### [Short exercise]
Reproduce the items verbatim, starting from their first line and continuing up to and including the line that contains "278L332 275H316L307 282V293L314".

---

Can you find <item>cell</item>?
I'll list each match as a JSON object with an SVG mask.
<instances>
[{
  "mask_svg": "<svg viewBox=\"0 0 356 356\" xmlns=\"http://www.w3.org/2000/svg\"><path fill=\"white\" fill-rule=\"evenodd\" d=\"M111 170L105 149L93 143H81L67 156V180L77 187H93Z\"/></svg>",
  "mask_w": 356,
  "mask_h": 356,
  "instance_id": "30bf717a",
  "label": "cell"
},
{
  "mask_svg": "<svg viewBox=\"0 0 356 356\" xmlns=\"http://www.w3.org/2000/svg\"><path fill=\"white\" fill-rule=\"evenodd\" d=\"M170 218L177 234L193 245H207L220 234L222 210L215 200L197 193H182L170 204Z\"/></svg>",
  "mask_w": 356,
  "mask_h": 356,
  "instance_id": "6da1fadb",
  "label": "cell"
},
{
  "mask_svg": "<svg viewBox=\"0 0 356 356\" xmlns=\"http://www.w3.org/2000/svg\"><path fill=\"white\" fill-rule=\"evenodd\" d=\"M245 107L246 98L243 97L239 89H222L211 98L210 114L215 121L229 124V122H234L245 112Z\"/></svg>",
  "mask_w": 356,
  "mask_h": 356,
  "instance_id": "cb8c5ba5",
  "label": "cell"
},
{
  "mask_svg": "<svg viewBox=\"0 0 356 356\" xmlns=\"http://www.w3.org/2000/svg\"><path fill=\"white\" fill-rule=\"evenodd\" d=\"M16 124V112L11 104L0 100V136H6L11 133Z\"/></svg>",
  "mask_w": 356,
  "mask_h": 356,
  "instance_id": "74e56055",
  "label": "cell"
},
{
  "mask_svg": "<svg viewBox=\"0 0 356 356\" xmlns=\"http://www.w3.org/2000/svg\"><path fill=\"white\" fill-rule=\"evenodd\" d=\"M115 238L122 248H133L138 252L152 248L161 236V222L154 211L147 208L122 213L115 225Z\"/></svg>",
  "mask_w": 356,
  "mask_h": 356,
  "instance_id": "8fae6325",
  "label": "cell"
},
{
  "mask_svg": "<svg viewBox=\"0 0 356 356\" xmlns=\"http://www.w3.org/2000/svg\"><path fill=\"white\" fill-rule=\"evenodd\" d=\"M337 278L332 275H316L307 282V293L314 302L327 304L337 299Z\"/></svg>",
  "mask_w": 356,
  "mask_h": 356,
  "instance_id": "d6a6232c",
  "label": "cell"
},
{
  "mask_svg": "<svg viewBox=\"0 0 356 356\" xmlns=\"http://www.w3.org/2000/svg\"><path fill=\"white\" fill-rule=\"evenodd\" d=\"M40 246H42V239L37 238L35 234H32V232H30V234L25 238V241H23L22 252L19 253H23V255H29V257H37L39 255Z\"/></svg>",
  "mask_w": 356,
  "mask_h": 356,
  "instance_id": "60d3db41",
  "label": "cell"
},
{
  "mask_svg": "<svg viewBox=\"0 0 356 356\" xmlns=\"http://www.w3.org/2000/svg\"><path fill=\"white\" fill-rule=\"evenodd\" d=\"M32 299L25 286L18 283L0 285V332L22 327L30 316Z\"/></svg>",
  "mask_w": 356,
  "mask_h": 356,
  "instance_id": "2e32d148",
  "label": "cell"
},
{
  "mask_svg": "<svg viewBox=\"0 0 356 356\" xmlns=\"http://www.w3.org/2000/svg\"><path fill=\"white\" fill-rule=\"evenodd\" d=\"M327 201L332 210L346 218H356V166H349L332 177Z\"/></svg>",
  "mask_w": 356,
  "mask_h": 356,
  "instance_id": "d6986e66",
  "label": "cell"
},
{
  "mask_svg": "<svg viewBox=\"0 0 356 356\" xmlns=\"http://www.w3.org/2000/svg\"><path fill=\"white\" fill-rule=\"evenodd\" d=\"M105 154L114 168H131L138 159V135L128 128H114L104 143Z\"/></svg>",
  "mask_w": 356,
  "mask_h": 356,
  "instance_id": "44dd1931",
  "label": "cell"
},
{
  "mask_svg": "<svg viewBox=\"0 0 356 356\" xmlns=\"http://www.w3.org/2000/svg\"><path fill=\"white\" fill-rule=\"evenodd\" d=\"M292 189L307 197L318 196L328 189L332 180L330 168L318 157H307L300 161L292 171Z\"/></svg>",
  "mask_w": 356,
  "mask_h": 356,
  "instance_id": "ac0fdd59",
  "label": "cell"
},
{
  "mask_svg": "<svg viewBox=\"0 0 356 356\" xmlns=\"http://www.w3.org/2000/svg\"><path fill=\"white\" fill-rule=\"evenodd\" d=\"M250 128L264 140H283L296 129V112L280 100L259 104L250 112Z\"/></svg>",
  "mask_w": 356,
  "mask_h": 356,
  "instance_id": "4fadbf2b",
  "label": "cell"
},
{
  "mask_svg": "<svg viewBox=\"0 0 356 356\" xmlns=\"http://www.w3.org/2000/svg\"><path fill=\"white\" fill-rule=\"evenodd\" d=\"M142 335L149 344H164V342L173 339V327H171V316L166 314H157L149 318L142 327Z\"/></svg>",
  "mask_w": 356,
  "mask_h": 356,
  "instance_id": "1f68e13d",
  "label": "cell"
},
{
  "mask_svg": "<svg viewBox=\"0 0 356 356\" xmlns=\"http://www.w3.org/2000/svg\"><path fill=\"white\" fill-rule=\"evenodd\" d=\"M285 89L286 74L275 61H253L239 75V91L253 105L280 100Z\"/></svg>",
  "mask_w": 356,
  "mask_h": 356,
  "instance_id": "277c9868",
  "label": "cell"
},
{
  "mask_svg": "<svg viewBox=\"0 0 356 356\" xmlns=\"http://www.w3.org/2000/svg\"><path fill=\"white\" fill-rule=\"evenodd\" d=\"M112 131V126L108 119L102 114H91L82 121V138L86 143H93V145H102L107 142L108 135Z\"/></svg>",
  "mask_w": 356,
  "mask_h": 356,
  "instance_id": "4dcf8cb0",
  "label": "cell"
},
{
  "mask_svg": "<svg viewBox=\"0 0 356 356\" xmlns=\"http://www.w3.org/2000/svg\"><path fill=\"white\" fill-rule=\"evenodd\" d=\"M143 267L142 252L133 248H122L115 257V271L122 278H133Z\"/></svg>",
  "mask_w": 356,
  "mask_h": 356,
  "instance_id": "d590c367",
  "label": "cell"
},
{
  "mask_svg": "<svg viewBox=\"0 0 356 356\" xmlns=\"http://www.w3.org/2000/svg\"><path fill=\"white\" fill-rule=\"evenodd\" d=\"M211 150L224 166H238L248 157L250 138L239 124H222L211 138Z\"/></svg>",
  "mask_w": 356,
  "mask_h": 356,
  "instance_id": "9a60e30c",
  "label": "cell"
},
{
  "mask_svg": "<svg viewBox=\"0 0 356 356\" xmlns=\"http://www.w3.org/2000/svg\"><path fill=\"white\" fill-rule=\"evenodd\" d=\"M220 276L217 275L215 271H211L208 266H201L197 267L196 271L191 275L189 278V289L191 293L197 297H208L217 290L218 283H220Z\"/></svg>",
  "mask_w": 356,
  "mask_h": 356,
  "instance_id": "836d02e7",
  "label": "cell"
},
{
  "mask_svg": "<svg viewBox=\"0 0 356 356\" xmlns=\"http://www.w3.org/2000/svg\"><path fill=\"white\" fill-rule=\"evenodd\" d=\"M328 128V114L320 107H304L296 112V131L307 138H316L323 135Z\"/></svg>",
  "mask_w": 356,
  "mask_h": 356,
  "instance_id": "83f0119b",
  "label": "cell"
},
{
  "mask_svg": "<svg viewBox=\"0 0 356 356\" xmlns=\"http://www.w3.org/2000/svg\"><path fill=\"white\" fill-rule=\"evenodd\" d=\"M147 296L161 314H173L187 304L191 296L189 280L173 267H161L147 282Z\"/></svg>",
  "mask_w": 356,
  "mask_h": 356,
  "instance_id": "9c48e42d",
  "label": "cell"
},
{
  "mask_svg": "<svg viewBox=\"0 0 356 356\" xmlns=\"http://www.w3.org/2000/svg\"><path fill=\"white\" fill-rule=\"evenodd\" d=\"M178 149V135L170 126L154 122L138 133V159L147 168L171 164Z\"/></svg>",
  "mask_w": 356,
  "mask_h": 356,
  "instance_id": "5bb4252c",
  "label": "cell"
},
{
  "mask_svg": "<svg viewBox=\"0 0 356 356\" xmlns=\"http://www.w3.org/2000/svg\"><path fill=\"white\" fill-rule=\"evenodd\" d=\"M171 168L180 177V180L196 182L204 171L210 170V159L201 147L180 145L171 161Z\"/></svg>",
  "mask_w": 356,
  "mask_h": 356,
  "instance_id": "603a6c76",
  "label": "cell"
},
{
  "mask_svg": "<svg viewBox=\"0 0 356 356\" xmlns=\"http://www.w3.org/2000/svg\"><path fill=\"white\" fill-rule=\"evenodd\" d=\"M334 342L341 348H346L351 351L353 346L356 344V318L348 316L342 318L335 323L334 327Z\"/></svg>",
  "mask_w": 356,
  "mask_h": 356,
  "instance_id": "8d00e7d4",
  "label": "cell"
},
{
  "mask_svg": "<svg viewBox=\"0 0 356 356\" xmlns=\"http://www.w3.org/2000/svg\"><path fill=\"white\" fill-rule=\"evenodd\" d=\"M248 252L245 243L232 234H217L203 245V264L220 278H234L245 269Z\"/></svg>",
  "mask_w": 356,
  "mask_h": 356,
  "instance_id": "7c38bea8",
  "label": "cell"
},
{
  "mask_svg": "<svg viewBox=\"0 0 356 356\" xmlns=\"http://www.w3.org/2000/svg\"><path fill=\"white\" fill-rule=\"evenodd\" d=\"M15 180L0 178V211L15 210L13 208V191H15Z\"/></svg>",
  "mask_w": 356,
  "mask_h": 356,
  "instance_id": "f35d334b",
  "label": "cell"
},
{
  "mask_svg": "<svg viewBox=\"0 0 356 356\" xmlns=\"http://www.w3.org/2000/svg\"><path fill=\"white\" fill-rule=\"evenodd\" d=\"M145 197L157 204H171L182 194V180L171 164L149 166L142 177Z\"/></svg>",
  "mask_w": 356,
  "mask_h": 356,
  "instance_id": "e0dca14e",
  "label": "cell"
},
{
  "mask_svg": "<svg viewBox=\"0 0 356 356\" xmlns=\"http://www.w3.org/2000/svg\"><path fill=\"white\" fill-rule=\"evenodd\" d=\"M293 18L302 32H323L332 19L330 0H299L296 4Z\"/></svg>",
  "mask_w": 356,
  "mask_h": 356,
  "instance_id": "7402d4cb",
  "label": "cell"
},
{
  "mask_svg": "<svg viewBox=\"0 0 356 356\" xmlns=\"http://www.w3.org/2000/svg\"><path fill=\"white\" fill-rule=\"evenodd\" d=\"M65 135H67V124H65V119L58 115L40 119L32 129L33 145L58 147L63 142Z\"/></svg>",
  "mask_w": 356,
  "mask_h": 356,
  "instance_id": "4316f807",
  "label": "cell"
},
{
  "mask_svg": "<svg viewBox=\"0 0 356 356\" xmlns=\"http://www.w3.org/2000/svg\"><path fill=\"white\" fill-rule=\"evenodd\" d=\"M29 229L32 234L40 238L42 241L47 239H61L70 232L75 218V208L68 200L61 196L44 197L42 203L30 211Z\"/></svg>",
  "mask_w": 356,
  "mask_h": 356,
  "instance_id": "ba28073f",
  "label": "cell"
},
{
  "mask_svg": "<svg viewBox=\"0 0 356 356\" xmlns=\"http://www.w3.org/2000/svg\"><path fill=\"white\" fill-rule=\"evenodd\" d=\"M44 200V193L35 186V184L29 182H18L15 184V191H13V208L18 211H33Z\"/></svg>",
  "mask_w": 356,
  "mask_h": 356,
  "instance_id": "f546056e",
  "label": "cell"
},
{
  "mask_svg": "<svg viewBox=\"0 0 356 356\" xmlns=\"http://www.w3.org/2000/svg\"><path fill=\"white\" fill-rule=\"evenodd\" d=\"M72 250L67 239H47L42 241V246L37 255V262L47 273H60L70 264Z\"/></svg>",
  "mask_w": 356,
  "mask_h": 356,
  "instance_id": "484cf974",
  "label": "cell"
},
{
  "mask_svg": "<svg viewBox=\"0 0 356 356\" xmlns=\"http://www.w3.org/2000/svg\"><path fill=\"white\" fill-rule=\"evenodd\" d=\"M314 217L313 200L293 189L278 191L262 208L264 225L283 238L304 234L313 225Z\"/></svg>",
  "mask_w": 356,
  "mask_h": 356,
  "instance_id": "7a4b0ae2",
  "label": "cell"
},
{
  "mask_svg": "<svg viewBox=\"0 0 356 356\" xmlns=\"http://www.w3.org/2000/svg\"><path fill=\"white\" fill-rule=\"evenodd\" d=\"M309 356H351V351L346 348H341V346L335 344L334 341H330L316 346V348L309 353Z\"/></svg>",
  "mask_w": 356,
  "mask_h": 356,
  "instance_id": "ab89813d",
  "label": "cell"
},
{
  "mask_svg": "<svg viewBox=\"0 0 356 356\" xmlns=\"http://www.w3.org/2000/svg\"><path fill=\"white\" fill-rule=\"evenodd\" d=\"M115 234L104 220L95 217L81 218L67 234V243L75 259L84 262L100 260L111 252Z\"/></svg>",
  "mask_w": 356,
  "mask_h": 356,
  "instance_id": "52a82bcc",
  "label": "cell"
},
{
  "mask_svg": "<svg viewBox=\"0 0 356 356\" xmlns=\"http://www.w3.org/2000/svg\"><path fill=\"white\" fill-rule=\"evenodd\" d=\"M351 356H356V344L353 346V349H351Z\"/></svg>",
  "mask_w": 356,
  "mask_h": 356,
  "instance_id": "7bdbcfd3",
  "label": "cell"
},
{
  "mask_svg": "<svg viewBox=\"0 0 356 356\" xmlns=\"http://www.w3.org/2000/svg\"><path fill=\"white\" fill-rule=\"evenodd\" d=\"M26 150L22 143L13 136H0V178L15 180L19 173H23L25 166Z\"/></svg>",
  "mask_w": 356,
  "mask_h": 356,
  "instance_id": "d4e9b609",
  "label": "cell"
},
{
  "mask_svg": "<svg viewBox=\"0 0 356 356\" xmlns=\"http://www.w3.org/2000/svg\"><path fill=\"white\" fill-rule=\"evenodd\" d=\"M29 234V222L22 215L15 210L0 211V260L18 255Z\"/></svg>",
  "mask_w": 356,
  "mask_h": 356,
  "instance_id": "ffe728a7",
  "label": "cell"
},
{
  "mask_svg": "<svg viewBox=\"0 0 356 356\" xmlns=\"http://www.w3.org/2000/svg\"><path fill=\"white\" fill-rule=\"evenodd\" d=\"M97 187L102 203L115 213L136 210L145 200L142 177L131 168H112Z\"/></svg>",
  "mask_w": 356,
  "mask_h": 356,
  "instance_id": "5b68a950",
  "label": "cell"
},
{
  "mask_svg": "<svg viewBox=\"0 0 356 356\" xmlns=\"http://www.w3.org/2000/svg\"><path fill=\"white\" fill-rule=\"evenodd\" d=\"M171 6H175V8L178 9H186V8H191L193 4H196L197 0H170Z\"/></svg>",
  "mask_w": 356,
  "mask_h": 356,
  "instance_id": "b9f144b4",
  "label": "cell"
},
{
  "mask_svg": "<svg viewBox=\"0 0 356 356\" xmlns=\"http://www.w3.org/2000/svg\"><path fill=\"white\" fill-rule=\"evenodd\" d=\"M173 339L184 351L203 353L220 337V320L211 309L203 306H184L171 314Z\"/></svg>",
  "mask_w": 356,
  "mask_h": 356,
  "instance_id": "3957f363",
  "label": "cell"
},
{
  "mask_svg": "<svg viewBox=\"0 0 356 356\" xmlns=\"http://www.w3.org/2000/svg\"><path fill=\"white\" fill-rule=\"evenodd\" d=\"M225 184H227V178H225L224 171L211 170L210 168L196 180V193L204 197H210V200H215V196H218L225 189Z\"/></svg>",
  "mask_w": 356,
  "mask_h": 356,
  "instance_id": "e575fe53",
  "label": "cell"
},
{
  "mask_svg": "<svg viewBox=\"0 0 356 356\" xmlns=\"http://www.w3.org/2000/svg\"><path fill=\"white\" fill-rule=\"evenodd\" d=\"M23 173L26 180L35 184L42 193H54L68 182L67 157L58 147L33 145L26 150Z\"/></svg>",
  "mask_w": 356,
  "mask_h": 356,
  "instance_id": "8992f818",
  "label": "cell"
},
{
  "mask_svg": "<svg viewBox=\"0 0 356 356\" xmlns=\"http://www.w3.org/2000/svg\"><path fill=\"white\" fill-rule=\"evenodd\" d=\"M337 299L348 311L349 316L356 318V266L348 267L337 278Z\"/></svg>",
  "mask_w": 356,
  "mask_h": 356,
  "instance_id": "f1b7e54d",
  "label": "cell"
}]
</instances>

---

### [Output for this exercise]
Can you find <item>cell</item>?
I'll list each match as a JSON object with an SVG mask.
<instances>
[{
  "mask_svg": "<svg viewBox=\"0 0 356 356\" xmlns=\"http://www.w3.org/2000/svg\"><path fill=\"white\" fill-rule=\"evenodd\" d=\"M111 170L105 149L93 143H81L67 156V180L77 187H93Z\"/></svg>",
  "mask_w": 356,
  "mask_h": 356,
  "instance_id": "30bf717a",
  "label": "cell"
},
{
  "mask_svg": "<svg viewBox=\"0 0 356 356\" xmlns=\"http://www.w3.org/2000/svg\"><path fill=\"white\" fill-rule=\"evenodd\" d=\"M170 218L177 234L193 245H207L220 234L222 210L215 200L197 193H182L170 204Z\"/></svg>",
  "mask_w": 356,
  "mask_h": 356,
  "instance_id": "6da1fadb",
  "label": "cell"
},
{
  "mask_svg": "<svg viewBox=\"0 0 356 356\" xmlns=\"http://www.w3.org/2000/svg\"><path fill=\"white\" fill-rule=\"evenodd\" d=\"M245 107L246 98L243 97L239 89H222L211 98L210 114L215 121L229 124V122H234L245 112Z\"/></svg>",
  "mask_w": 356,
  "mask_h": 356,
  "instance_id": "cb8c5ba5",
  "label": "cell"
},
{
  "mask_svg": "<svg viewBox=\"0 0 356 356\" xmlns=\"http://www.w3.org/2000/svg\"><path fill=\"white\" fill-rule=\"evenodd\" d=\"M16 124V112L11 104L0 100V136H6L11 133Z\"/></svg>",
  "mask_w": 356,
  "mask_h": 356,
  "instance_id": "74e56055",
  "label": "cell"
},
{
  "mask_svg": "<svg viewBox=\"0 0 356 356\" xmlns=\"http://www.w3.org/2000/svg\"><path fill=\"white\" fill-rule=\"evenodd\" d=\"M115 238L122 248H133L138 252L152 248L161 236V222L154 211L147 208L122 213L115 225Z\"/></svg>",
  "mask_w": 356,
  "mask_h": 356,
  "instance_id": "8fae6325",
  "label": "cell"
},
{
  "mask_svg": "<svg viewBox=\"0 0 356 356\" xmlns=\"http://www.w3.org/2000/svg\"><path fill=\"white\" fill-rule=\"evenodd\" d=\"M337 278L332 275H316L307 282V293L314 302L327 304L337 299Z\"/></svg>",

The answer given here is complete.